What are the Benefits of Using Optical Splitters?

The utilization of splitters offers two significant benefits:

• Scalability Enhancement: Optical splitters contribute to the scalability of networks. Optical splitter permits gradual network expansion over time, eliminating the need for additional ports or extensive fiber cabling.
• Redundancy Improvement: Apart from scalability, optical splitters contribute to network reliability. Particularly, splitters with a 2:N configuration (two inputs) are commonly employed in a ring arrangement to bolster the physical redundancy of the network. This redundancy setup increases network resilience and minimizes the impact of potential failures.

Optical Splitter Types

Classified by Package Style

Optical splitters are categorized based on their package style and connector termination. They can come in different forms, with the primary packaging being either box type or stainless tube type. The box type fiber splitter is commonly employed with cables of 2mm or 3mm outer diameter, while the stainless tube type is typically used with 0.9mm outer diameter cables. These splitters are available in various split configurations, including 1×2, 1×8, 2×32, 2×64, and more.

Classified by Transmission Medium

Optical splitters can be categorized based on the transmission mediums they are optimized for: single mode optical splitters and multimode optical splitters. Multimode optical splitters are designed for operation at 850nm and 1310nm wavelengths, while single mode optical splitters are optimized for 1310nm and 1550nm wavelengths.

Additionally, optical splitters can also be classified based on their working wavelengths: single window and dual window optical splitters. Single window optical splitters operate using a single working wavelength, while dual window optical splitters use two different working wavelengths.
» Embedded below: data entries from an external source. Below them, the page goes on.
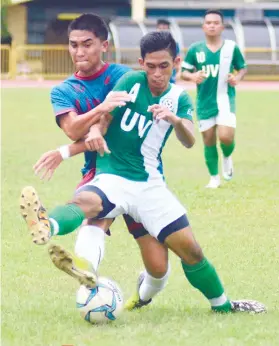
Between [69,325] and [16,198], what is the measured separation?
6.39m

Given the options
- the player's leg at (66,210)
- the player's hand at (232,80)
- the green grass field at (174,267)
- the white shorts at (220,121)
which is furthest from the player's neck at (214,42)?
the player's leg at (66,210)

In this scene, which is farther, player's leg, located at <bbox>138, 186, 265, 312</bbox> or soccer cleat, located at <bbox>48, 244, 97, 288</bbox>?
player's leg, located at <bbox>138, 186, 265, 312</bbox>

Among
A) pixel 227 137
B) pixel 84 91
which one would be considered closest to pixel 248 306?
pixel 84 91

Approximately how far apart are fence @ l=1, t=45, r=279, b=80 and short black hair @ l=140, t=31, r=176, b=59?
33260 millimetres

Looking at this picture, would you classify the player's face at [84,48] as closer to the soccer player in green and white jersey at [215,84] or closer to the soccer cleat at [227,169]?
the soccer player in green and white jersey at [215,84]

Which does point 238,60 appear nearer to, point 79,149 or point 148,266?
point 148,266

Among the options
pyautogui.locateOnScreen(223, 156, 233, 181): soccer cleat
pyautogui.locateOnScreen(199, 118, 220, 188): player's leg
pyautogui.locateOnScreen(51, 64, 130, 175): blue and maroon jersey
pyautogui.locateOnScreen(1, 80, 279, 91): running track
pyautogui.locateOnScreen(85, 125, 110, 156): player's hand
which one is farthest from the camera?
pyautogui.locateOnScreen(1, 80, 279, 91): running track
Classified by Manufacturing Technique

The FBT (Fused Biconic Taper) splitter employs conventional technology by fusing multiple fibers together from their sides, resulting in lower costs. On the other hand, the PLC (Planar Lightwave Circuit) splitter utilizes planar lightwave circuit technology and is available in various split ratios such as 1:4, 1:8, 1:16, 1:32, and 1:64. It comes in different types like bare PLC splitter, steel tube PLC splitter, ABS splitter, LGX box splitter, fanout PLC splitter, and mini plug-in type PLC splitter.

How to Apply Fiber Optic Splitters In PON System?

Fiber optic splitters find widespread application in Passive Optical Network (PON) systems, where they play a crucial role in distributing optical signals among multiple fibers with different configurations (1×N or M×N). PON networks, particularly in scenarios like Fiber to the Home (FTTH), heavily utilize these splitters. The typical FTTH architecture consists of an Optical Line Terminal (OLT) in the central office, an Optical Network Unit (ONU) at the user’s end, and an Optical Distribution Network (ODN) connecting the two. An optical splitter is commonly employed in the ODN to enable multiple end-users to share a single PON interface.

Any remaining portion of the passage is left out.